Post Buhari Nigeria is the preoccupying thought.
The politicians have learnt nothing, and have forgotten little.
One can say any day, that to the average Nigerian politician, nothing matters like political power, under the guise of service to the nation, and even less so for succour to the common man.
It is all about political power – how to grab it and having grabbed it, how to hold it, and having held it, how to transit to the next pedestal.
Those who offer a difference are rare and few.
A Governor or even a President spends his first term working for the second term.
When he, in the case of Governor gets the second term, he spends it working for transitioning to the Senate.
The President struggles with finding a protégée to hand over to, if he does not mull over a third term in contravention of the Constitution.
The Nigerian politician hugs political power like life support luggage and watches time running out.
Given the continuing violence in the North of Nigeria, President Muhammadu Buhari had sent Military Service Chiefs to his traumatised home state Katsina in the North West where bandits have ran amuck killing rural folk, plundering, and kidnapping for ransom.

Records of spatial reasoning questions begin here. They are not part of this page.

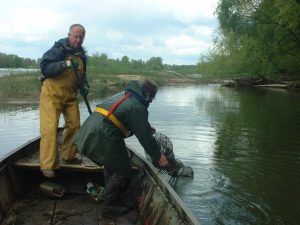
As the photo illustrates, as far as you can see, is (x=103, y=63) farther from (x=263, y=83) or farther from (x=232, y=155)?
(x=232, y=155)

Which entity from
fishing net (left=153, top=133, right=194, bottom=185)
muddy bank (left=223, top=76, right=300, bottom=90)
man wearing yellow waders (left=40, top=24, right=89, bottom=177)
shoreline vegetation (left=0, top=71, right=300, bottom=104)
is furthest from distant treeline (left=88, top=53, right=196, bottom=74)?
man wearing yellow waders (left=40, top=24, right=89, bottom=177)

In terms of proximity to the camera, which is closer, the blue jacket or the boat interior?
the boat interior

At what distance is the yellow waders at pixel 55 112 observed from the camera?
557cm

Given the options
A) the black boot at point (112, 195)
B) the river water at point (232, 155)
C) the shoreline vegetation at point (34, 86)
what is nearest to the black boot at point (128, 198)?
Answer: the black boot at point (112, 195)

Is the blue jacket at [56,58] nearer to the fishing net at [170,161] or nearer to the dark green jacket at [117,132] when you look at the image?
the dark green jacket at [117,132]

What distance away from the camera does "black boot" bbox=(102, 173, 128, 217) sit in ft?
16.3

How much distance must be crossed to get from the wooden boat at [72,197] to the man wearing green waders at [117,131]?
1.03 ft

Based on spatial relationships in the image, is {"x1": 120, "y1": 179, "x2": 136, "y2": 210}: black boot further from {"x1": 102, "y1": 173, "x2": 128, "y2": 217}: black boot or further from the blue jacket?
the blue jacket

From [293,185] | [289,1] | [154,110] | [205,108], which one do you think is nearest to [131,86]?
[293,185]

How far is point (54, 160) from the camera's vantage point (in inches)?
219

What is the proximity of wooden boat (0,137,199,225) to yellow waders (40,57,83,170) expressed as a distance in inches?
10.1

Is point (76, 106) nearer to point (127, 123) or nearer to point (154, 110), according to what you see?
point (127, 123)

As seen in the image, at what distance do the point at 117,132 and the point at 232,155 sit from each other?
20.7 feet

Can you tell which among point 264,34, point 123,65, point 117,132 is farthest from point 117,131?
point 123,65
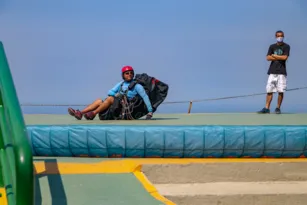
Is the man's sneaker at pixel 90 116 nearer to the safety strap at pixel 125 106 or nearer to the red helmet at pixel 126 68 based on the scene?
the safety strap at pixel 125 106

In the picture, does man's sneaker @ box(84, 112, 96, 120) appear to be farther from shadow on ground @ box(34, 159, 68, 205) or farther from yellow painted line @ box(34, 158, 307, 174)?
shadow on ground @ box(34, 159, 68, 205)

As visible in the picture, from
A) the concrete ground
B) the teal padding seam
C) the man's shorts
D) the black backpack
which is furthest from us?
the man's shorts

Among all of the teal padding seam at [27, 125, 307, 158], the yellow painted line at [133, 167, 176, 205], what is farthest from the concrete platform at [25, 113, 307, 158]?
the yellow painted line at [133, 167, 176, 205]

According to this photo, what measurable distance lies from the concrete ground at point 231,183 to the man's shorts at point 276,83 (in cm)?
373

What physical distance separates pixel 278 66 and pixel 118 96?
9.91 ft

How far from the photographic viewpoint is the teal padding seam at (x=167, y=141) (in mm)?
5141

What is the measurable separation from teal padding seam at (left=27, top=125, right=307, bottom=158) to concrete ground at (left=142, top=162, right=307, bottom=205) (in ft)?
0.82

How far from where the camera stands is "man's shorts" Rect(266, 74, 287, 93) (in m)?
8.82

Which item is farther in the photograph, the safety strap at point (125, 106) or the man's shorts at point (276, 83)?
the man's shorts at point (276, 83)

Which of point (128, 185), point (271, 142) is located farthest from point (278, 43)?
point (128, 185)

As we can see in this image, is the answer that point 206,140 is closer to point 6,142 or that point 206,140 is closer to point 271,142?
point 271,142

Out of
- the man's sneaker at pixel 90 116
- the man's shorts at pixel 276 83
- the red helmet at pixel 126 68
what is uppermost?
the red helmet at pixel 126 68

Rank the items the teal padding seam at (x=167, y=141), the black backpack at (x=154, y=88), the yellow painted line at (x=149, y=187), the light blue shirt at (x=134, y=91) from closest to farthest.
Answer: the yellow painted line at (x=149, y=187) < the teal padding seam at (x=167, y=141) < the light blue shirt at (x=134, y=91) < the black backpack at (x=154, y=88)

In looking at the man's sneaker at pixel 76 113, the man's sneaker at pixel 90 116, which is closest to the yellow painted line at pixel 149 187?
the man's sneaker at pixel 90 116
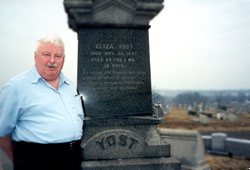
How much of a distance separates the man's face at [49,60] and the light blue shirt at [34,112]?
2.2 inches

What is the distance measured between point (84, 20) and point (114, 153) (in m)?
1.79

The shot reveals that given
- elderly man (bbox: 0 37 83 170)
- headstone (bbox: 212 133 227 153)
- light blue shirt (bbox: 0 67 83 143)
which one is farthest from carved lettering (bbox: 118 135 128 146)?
headstone (bbox: 212 133 227 153)

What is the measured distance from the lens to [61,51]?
2871 mm

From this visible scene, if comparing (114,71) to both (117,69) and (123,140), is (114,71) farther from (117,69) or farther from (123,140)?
(123,140)

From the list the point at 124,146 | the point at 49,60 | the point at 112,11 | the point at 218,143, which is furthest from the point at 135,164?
the point at 218,143

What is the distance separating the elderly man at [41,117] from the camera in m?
2.71

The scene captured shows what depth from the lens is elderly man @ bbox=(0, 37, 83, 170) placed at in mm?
2713

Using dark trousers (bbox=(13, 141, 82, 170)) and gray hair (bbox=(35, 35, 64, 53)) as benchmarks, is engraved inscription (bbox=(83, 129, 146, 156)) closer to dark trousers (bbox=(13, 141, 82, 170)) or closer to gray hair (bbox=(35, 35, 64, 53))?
dark trousers (bbox=(13, 141, 82, 170))

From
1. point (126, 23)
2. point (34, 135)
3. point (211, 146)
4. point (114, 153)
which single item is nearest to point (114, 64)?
point (126, 23)

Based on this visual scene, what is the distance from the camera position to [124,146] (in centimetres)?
440

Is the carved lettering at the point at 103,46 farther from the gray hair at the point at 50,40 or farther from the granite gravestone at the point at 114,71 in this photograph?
the gray hair at the point at 50,40

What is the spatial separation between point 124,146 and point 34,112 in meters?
1.88

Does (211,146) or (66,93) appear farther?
(211,146)

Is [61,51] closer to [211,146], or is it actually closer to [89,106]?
[89,106]
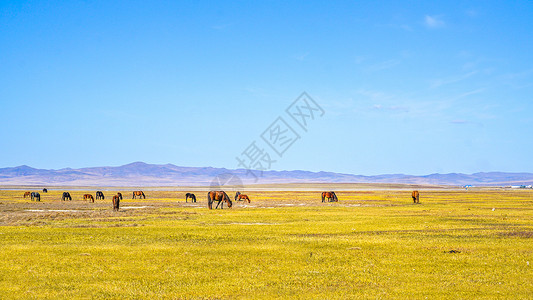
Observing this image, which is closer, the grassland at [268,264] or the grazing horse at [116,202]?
the grassland at [268,264]

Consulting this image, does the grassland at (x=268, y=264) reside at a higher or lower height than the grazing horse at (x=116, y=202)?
lower

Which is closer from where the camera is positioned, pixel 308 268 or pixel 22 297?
pixel 22 297

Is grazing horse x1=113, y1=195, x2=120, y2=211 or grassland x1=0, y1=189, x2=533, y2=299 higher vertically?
grazing horse x1=113, y1=195, x2=120, y2=211

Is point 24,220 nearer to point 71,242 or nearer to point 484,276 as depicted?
point 71,242

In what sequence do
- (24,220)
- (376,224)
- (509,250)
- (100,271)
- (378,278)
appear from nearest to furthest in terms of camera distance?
(378,278) → (100,271) → (509,250) → (376,224) → (24,220)

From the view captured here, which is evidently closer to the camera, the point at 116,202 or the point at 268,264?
the point at 268,264

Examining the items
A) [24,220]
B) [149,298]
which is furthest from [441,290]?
[24,220]

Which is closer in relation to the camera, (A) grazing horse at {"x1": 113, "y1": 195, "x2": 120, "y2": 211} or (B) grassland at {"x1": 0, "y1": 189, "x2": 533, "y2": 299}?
(B) grassland at {"x1": 0, "y1": 189, "x2": 533, "y2": 299}

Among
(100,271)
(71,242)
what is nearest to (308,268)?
(100,271)

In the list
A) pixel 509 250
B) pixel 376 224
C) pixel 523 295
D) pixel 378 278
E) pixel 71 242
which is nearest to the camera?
pixel 523 295

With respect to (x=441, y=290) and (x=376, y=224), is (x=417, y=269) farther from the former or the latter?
(x=376, y=224)

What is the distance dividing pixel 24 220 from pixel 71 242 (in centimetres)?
1494

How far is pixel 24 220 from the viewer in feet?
108

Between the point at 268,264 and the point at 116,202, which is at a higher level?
the point at 116,202
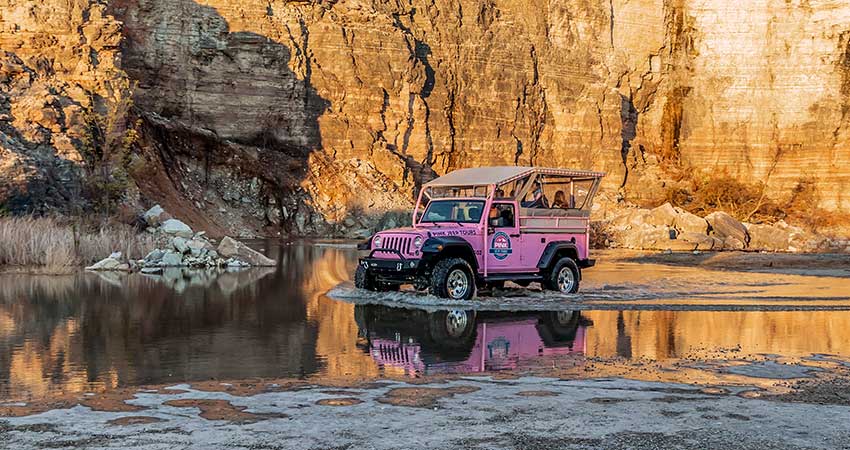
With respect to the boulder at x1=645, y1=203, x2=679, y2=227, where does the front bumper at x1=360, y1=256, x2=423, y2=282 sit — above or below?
below

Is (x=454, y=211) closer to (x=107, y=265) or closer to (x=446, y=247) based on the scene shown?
(x=446, y=247)

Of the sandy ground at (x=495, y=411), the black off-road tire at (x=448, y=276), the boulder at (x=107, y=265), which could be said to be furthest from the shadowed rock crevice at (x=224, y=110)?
the sandy ground at (x=495, y=411)

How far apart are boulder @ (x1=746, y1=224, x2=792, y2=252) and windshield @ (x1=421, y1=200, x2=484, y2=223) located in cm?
3672

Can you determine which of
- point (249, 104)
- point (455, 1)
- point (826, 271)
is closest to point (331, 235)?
point (249, 104)

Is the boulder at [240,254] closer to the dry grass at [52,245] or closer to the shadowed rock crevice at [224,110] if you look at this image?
the dry grass at [52,245]

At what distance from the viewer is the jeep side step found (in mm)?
18000

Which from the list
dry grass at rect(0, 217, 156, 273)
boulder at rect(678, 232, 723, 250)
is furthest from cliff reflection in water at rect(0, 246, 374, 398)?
boulder at rect(678, 232, 723, 250)

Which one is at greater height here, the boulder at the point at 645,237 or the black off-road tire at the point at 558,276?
the boulder at the point at 645,237

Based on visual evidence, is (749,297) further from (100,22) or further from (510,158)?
(510,158)

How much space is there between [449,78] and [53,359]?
58.3m

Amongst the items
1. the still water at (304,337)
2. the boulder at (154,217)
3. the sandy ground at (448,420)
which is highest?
the boulder at (154,217)

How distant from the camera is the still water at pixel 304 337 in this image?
964 cm

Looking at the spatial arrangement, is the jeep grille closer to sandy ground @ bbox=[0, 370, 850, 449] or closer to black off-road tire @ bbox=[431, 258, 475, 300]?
black off-road tire @ bbox=[431, 258, 475, 300]

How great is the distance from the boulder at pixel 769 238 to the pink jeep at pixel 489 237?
34.6 metres
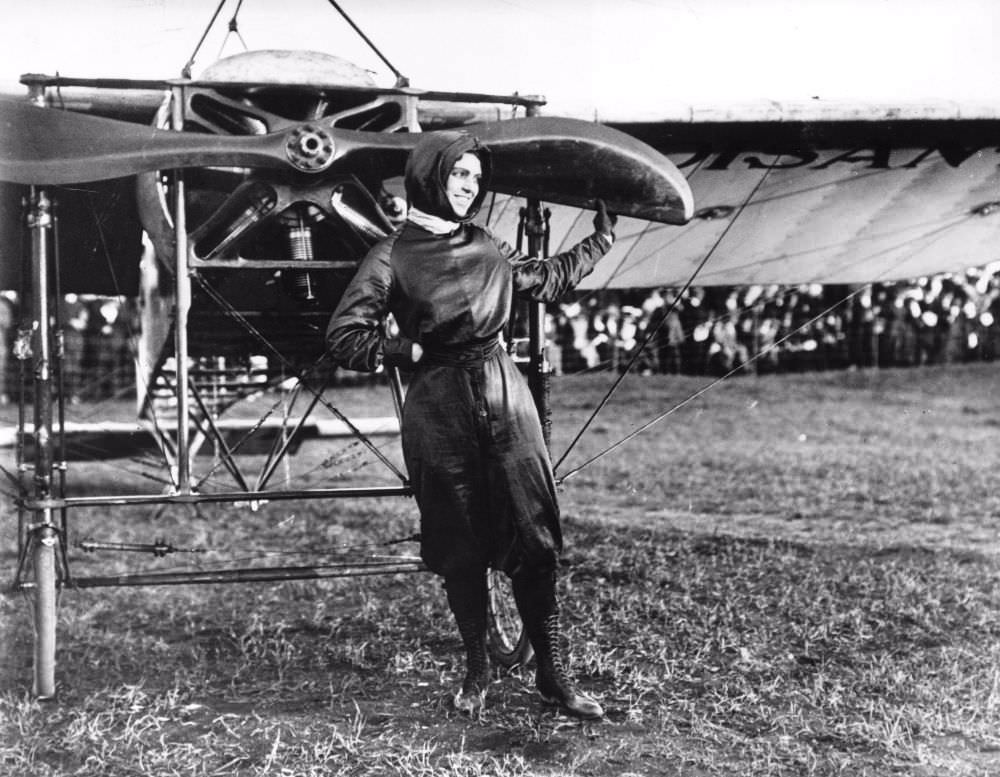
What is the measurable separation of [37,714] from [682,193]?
3400 mm

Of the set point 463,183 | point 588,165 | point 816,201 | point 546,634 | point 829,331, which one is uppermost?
point 816,201

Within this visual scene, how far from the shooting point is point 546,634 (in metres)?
4.25

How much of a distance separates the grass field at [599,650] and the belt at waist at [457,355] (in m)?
1.39

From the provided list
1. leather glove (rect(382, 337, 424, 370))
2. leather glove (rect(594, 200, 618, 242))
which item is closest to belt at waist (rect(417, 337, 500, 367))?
leather glove (rect(382, 337, 424, 370))

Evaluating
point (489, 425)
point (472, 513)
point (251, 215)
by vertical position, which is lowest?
point (472, 513)

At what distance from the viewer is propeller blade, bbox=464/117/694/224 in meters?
4.41

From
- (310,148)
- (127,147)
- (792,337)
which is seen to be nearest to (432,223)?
(310,148)

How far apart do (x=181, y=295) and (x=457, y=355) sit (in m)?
1.32

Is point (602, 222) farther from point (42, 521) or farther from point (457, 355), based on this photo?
point (42, 521)

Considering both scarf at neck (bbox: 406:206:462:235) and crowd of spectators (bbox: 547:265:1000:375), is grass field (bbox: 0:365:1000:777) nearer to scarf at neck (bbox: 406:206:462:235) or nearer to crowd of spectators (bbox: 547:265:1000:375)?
scarf at neck (bbox: 406:206:462:235)

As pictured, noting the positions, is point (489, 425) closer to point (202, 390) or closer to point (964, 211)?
point (964, 211)

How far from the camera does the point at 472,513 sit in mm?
4109

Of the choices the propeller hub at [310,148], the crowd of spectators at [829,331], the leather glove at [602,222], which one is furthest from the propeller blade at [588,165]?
the crowd of spectators at [829,331]

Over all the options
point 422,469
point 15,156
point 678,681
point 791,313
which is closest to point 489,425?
point 422,469
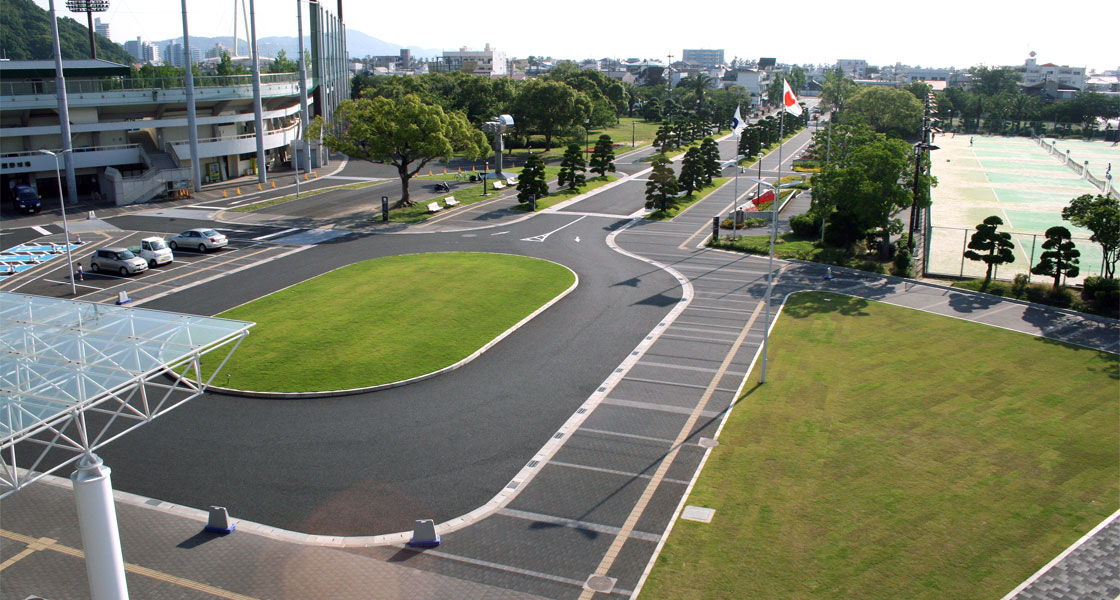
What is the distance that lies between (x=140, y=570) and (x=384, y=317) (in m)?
18.6

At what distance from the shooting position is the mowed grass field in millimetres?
18203

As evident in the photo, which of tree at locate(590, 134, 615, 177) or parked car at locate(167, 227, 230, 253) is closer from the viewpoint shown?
parked car at locate(167, 227, 230, 253)

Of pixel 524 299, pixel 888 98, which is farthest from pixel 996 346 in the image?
pixel 888 98

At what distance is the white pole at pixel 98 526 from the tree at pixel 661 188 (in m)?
51.1

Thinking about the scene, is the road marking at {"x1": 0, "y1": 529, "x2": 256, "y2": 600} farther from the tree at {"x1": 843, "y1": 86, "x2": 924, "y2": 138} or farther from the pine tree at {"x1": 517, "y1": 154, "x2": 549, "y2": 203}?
the tree at {"x1": 843, "y1": 86, "x2": 924, "y2": 138}

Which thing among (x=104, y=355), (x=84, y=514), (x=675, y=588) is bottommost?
(x=675, y=588)

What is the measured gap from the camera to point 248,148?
76.1m

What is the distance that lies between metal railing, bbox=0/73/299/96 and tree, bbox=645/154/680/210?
41.4 meters

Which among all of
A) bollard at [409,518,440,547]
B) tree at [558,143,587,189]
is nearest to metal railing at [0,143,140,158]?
tree at [558,143,587,189]

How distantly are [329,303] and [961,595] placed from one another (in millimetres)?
29676

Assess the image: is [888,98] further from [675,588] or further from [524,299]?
[675,588]

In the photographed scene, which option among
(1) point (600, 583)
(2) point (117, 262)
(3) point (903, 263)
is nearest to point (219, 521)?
(1) point (600, 583)

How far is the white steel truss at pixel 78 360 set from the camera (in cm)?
1491

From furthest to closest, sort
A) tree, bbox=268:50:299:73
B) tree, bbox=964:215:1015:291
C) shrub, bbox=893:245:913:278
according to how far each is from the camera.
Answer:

It was upon their return to Abuja, that they faced a disappointed President Buhari and at a briefing immediately after, the National Security Adviser retired General Monguno addressed the Press and gave newspapers headlines that spoke the minds of the people.
Angst over failures in security had disturbed President Buhari and the nation was told that Buhari was of the view that their “best was not good enough”.
I do not imagine the faces with which the Service Chiefs left the President’s presence at the villa.
I put myself in their place and I feel as terribly embarrassed as they must have felt.
I also wonder what they discussed between them if they ever reviewed the President’s dissatisfaction with their failure to achieve his goals in the security situation.
Worse is that with the naturally dampened morale of our castigated service chiefs, insurgents could exploit a lapse to embarrass the nation even further.
Typically, a media altercation is now running between writers in favour of the Service Chiefs on one side, and the National Security Adviser on the other.
Meanwhile, Minister of Justice Malami drove a knife through the administration’s underbelly when he was reported to have written President Buhari levelling serious accusation against EFCC Executive Chairman Ibrahim Magu, alleging a squandering of funds recovered in the anti corruption fight.
For the Buhari Government confronted by its lowest rating, this is a daunting negative.
It is like killed demons are coming back to life at closing time. Bickering between public officers becoming public, just as embarrassing documents are leaked to the press are some of these demons.
APC Governors have met with the President.
The rocking vessel of state in turbulent waters was the discourse.
The buck stops at Buhari’s desk.
But as I write this piece, so far from the Presidential Villa, it is silence of the graveyard.